Finding the root cause can be tricky, but most of the time estrogen dominance is to blame. Estrogen dominance is when estrogen is high relative to progesterone. This can be a “true” dominance (estrogen is high, progesterone is normal) or a relative dominance (estrogen is normal, progesterone is low). Women who have been on hormonal birth control for many years, or have known exposure to xenoestrogens (ie, plastics, pesticides) often have a “true” dominance picture. In that case, we support the liver’s detoxification of estrogens and use foods to influence the balance of estrogen and progesterone (ie phytoestrogens). In cases of “relative” dominance, which is most common in peri-menopause when progesterone levels start to decline, we use herbs like Vitex to support the production of progesterone. Treating estrogen dominance usually takes 3-6 months, but most women begin to feel better after just 4-6 weeks.
Treating the “branches”
While the “root” cause is often estrogen dominance, the “branches” aka symptoms, can also be treated while we wait for the root to heal. The most common symptoms I see related to PMS are:
- Anxiety/Irritability/Mood Changes
- Insomnia/Sleep changes (especially during peri-menopause)

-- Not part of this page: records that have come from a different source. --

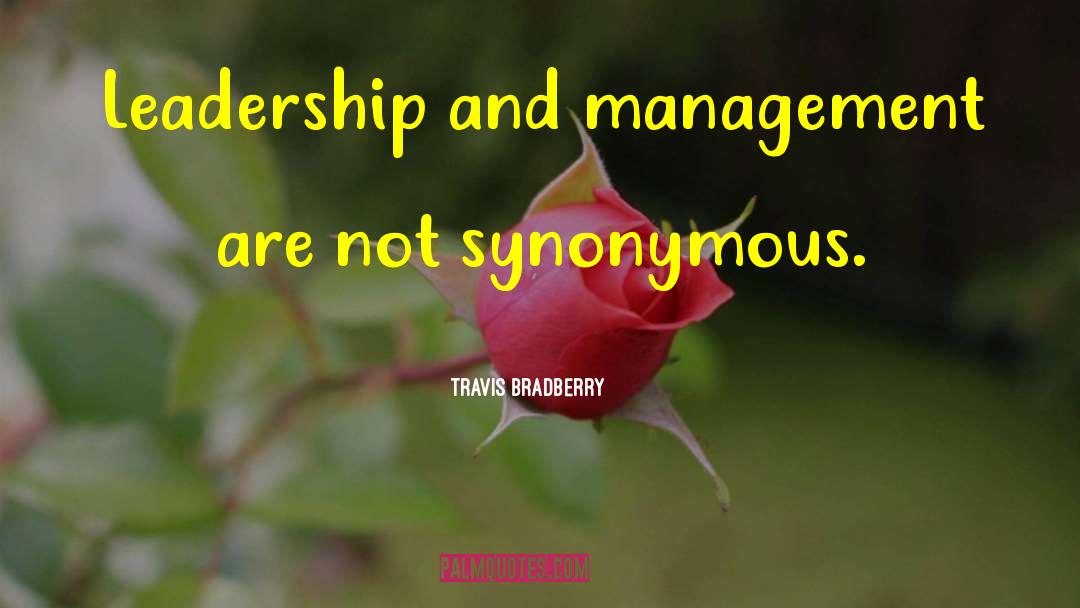 Leadership And Management quotes by Travis Bradberry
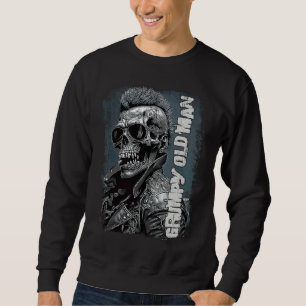 Grumpy old man sweatshirt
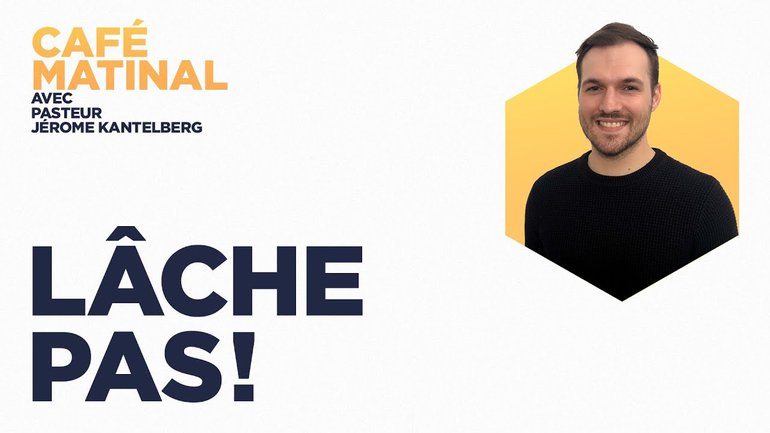 26 mai 2021 | Lâche pas | Jérôme Kantelberg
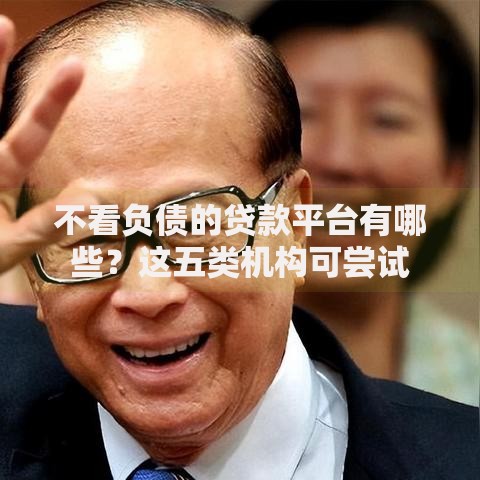不看负债的贷款平台有哪些？这五类机构可尝试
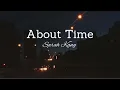 About Time (lyrics) - Sarah Kang
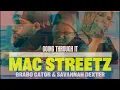 Mac Streetz - Going Through It Remix ft BraboGator and SAVANNA EXTER
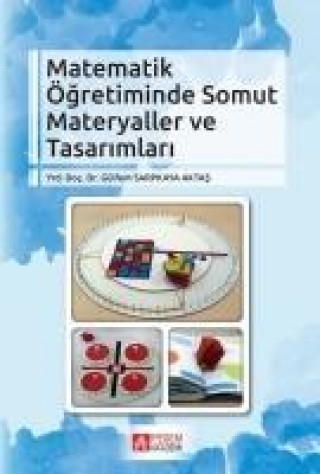 Kniha Matematik Ögretiminde Somut Materyaller ve Tasarimlari Gülfem Sarpkaya Aktas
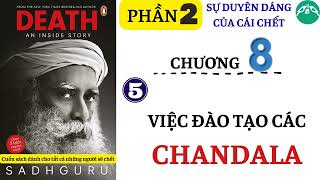 CHƯƠNG 8 5  VIỆC ĐÀO TẠO CÁC CHANDALAS  Sách DEATH an inside story  SADHGURU [upl. by Ahsenre751]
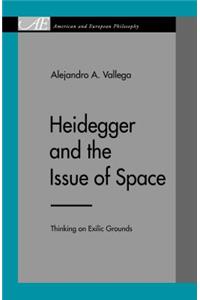 Heidegger and the Issue of Space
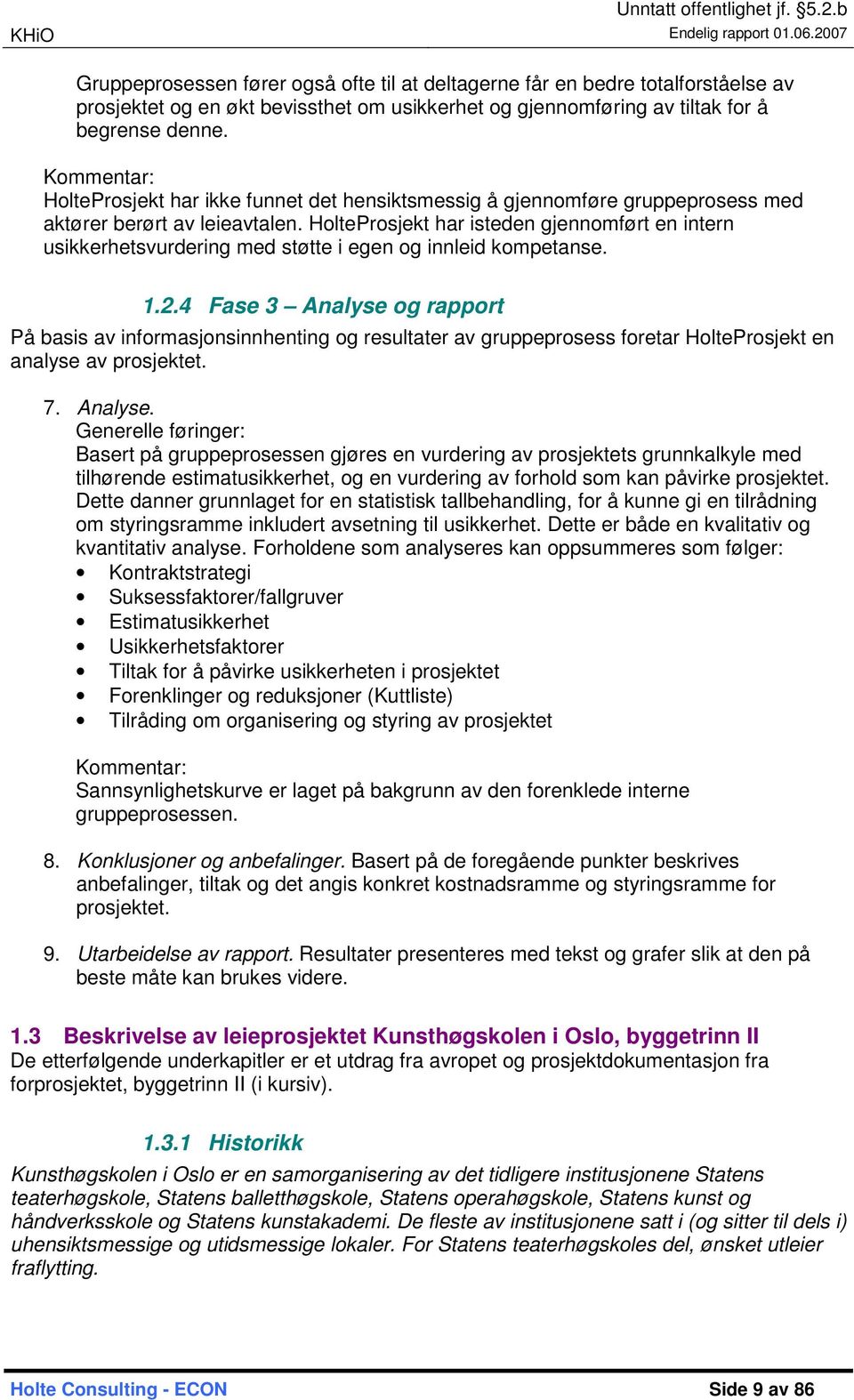 HolteProsjekt har isteden gjennomført en intern usikkerhetsvurdering med støtte i egen og innleid kompetanse. 1.2.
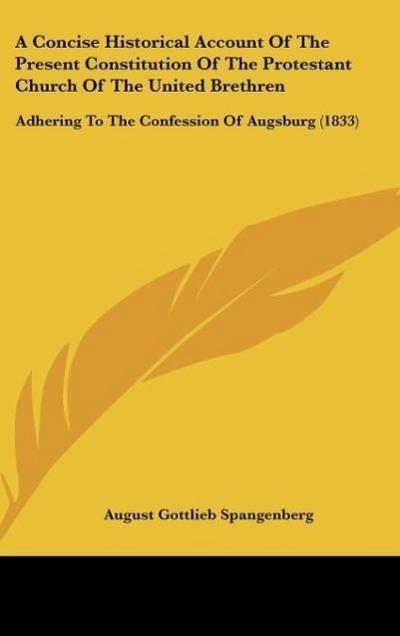 A Concise Historical Account Of The Present Constitution Of The Protestant Church Of The United Brethren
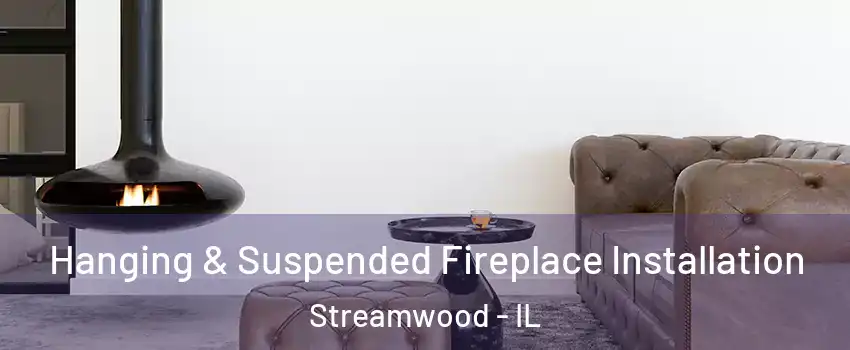  Hanging & Suspended Fireplace Installation Streamwood - IL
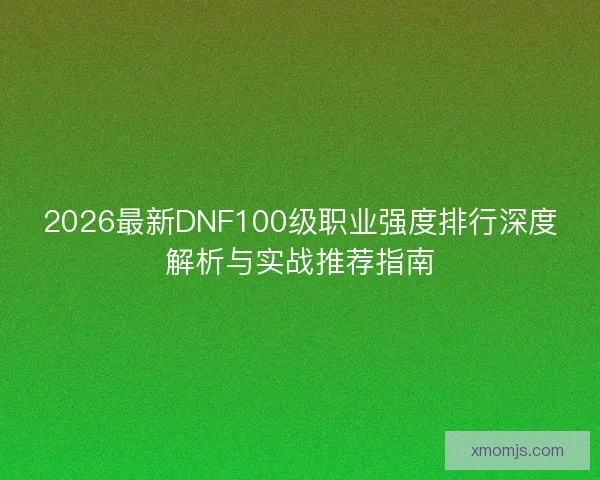2026最新DNF100级职业强度排行深度解析与实战推荐指南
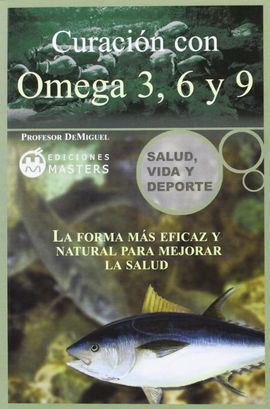 CURACIÓN CON OMEGA 3, 6 Y 9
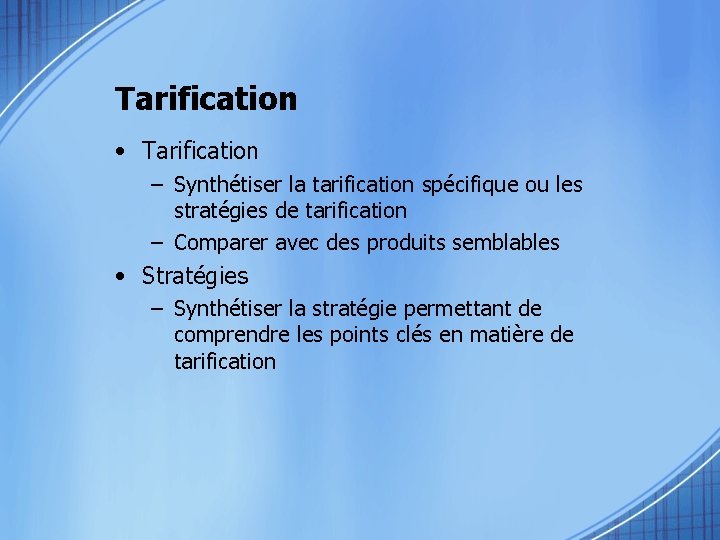 Tarification • Tarification – Synthétiser la tarification spécifique ou les stratégies de tarification –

There are a number of therapies that can be used to successfully manage the “branches”, including melatonin, 5-HTP, l-theanine, inositol and/or herbs that support adrenal health such as licorice, eleuthrococcus and ashwaganda. Many patients feel very discouraged by the time they seek out naturopathic care, having suffered for many years. Many women are also concerned that their symptoms are becoming more severe as they get older. In most cases, my patients report a 75% improvement in symptoms by 3 months, with many reporting significant improvement in just 1 month!
Correcting the imbalance
- Include phytoestrogens in your diet: beans, lentils, flax (2 tbsp/day). Some women also benefit from including soy foods (soy milk, soy beans, soy nuts, tofu).
- Reduce red meat consumption to less than 2x/month
- Reduce caffeine, sugar and alcohol
- Manage stress levels. Cortisol and progesterone come from the same precursor – your body will make cortisol at the expense of progesterone when under stress (physical/mental/emotional), making estrogen dominance worse.
- Choose organic foods most often, especially the “Dirty Dozen“.
- Avoid using plastics.
- See an ND to ensure a proper diagnosis and treatment plan.
PMS may be common, but it isn’t normal! It’s just a symptom of an underlying hormone imbalance that can easily be corrected with the right kind of treatment.